Панасенко выкурил за старой березой папиросину, спрятал окурок в сорванный лопушок, зажал в руке. Покрутил головой по сторонам.
— Смотри, Глебка, какие купчины здесь лежат!
На старых черных камнях солнце удивительно чисто и ясно просветляло резные буквы: «Симеон Гордеевич… жена его Евдокия Феодоровна Гордеевы», «Корчевской купец Петр Степанович Субботин… жития 73 г. Корчевская купчиха Екатерина Ивановна Субботина, жития 96 г.».
Виталик ползал по густой траве, рассматривая очередной приземистый могильный камень. Читая вслух для Глеба, не уходившего в заросли с чистого асфальта, он с трудом разбирал непривычные буквы старых надписей.
— Юная роза… лишь развернула алый шипок…, вдруг от мороза в лоне уснула. Свянул цветок. Милой моей дочери любящий отец. Города мещанин Иван Никитин Воробьев.
Виталик заполз за оборот камня.
— Здесь покоится прах девицы Анны Ивановны Воробьевой. Родившейся 1853-го 7 ноября… скончавшейся 1869-го 11 мая. Жи… жития ей было 15 лет 6 месяцев и 5 дней.
— Смотри, смотри, Глебка! Девчонка ведь еще совсем она была, от чего же так? От чахотки, наверно, раньше-то ведь при царе чахотка вроде была распространена в России… А родители-то, небось, как убивались по дочке-то своей! Вон какую махину отгрохали и надпись такая растроганная!

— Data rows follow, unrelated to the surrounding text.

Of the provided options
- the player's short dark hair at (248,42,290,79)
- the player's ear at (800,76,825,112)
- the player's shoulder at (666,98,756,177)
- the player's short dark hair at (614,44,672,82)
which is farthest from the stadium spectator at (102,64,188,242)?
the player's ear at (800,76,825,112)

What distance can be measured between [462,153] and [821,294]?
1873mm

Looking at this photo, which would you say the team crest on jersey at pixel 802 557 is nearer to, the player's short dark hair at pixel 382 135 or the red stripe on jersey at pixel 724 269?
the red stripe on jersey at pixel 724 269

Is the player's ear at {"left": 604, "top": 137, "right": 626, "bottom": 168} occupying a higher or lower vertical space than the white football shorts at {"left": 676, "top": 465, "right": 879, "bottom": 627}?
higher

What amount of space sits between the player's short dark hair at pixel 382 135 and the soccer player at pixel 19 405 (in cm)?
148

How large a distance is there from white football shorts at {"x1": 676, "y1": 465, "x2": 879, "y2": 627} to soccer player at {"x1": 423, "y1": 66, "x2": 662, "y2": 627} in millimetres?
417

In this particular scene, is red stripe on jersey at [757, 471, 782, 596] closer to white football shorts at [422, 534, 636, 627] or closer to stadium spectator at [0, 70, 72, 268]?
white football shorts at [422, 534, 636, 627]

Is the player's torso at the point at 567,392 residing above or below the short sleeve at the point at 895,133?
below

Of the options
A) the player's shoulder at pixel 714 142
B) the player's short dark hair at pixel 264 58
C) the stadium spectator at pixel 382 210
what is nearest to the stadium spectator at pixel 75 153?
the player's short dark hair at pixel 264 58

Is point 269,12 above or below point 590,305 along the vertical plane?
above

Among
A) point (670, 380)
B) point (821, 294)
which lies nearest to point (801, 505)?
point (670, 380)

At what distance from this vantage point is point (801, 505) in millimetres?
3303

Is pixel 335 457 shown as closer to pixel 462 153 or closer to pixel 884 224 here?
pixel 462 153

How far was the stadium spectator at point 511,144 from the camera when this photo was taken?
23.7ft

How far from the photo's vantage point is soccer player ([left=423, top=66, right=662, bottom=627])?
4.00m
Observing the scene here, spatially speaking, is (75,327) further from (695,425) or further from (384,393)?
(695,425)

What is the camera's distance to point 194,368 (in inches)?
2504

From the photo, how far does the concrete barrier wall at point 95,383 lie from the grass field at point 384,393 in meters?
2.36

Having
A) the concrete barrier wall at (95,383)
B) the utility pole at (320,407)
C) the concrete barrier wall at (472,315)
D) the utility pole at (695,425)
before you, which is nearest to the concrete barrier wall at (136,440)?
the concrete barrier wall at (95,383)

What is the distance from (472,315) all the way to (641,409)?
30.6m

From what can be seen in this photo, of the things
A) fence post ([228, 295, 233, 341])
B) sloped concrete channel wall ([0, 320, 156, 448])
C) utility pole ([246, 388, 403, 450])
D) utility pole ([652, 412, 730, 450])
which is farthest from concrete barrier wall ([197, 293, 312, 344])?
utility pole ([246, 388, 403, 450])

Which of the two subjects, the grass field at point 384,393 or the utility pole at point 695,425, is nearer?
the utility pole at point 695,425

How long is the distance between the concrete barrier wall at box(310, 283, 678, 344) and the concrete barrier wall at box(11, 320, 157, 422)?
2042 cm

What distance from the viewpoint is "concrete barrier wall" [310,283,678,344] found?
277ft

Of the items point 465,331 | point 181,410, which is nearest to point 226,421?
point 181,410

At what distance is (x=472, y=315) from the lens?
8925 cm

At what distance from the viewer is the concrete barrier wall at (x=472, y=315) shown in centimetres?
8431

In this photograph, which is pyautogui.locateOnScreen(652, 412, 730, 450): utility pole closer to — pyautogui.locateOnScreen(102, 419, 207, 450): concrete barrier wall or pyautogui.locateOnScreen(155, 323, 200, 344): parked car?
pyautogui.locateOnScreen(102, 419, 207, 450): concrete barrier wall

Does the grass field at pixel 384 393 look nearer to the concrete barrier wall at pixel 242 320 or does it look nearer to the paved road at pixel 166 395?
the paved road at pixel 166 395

Чего ты там застрял? Чего-то интересное нашел?
Капитан Глеб молча стоял у высокой, в полтора роста, сильно покосившейся мраморной пирамиды. На черной полированной поверхности не было ни дат, ни фамилий, только короткая надпись. Виталик встал рядом с ним.
— Ну и чего тут?
— Смотри — «Младенец Лизонька 2 лет». Уверен, что у этих родителей горя было ничуть не меньше…
На всех могильных камнях, которые можно было рассмотреть с дорожки, не заходя на траву, были очень старые даты. Самые поздние — послевоенные. Глеб отметил про себя, что несколько надписей, сделанных в сороковые годы, расположены на неправильных гранях больших гранитных монументов. Потом понял, что первоначальные тексты на фасадах этих камней были не очень аккуратно, но начисто сбиты.
…Выходившие из дверей храма люди не обращали на них внимания, как, впрочем, не особенно-то глядели при этом и друг на друга. Прихожане суетливо проходили по асфальту дорожек мимо, смотрели себе под ноги, шептали что-то знакомому попутчику рядом, на встречных даже не подымали глаз.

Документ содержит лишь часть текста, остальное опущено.